In veel gevallen is er vooraf (nog) geen sprake van een vastgestelde absolute norm. In dat geval kan worden gekeken naar de relatieve verschillen in uitkomsten tussen zorginstellingen. Bijvoorbeeld door te kijken naar zorginstellingen die (veel) hoger of lager scoren dan het gemiddelde van alle instellingen tezamen. Die afwijkingen van het gemiddelde kunnen een indicatie zijn voor hogere of lagere kwaliteit.
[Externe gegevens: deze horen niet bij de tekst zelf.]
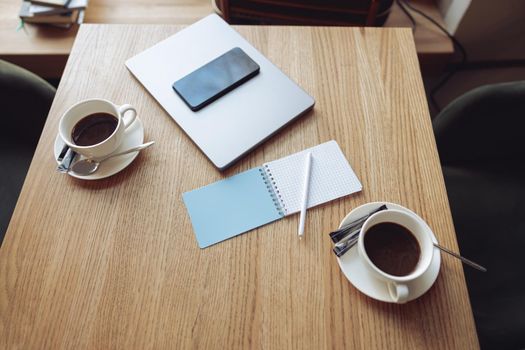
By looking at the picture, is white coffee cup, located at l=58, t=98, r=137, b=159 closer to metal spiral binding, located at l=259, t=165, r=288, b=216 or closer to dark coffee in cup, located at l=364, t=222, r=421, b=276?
metal spiral binding, located at l=259, t=165, r=288, b=216

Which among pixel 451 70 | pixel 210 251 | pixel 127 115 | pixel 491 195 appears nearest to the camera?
pixel 210 251


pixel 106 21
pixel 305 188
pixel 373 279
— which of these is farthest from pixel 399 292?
pixel 106 21

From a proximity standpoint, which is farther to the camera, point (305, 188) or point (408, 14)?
point (408, 14)

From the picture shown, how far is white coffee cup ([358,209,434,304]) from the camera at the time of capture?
591mm

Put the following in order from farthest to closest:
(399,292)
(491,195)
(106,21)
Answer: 1. (106,21)
2. (491,195)
3. (399,292)

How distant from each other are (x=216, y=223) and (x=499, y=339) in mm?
643

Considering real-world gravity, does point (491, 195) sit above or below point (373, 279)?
below

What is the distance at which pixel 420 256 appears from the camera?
0.63 meters

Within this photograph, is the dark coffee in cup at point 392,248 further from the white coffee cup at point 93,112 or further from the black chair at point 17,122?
the black chair at point 17,122

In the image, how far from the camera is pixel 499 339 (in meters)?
0.83

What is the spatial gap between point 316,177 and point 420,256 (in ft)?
0.75

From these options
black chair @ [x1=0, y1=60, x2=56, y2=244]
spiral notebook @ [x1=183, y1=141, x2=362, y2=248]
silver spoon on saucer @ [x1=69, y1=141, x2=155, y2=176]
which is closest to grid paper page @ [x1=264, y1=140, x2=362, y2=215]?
spiral notebook @ [x1=183, y1=141, x2=362, y2=248]

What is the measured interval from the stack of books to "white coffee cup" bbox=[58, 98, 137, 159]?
874mm

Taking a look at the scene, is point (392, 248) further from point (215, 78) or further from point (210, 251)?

Een indicator wordt vaak uitgedrukt in een percentage. De noemer beschrijft meestal de doelgroep waarover een uitspraak wordt gedaan. In de teller wordt het aantal correcte of gewenste handelingen in deze doelgroep beschreven. Voor het voorbeeld van de pijnscore is dat het aantal personen in de doelgroep met een pijnscore van 4 of lager, gedeeld door het totaal aantal personen in de doelgroep. Hoe hoger dit percentage, hoe beter het ziekenhuis aan de norm voldoet. Voorbeeld: De doelgroep bestaat uit 100 personen. In ziekenhuis A hebben 20 personen een pijnscore van 4 of lager (indicator = 20%), in ziekenhuis B hebben 50 personen een pijn scoren van 4 of lager (indicator = 50%). Ziekenhuis B voldoet dus beter aan de norm.

Bij het definiëren van de indicator moet ook bepaald worden op welk niveau de indicator berekend gaat worden, zoals instellings-, afdelings- of locatieniveau. Belangrijke overwegingen zijn op welk niveau kwaliteitsverschillen worden verwacht en op welk niveau de resultaten bruikbaar zijn.

Het onderscheidend vermogen is  de mate waarin de indicator verschillen laat zien. Naarmate een indicator meer onderscheidend is, is deze informatiever en zijn de resultaten beter bruikbaar. Het onderscheidend vermogen kan getest worden in stap 6.

Schakel indien nodig een expert in op het gebied van indicatoren.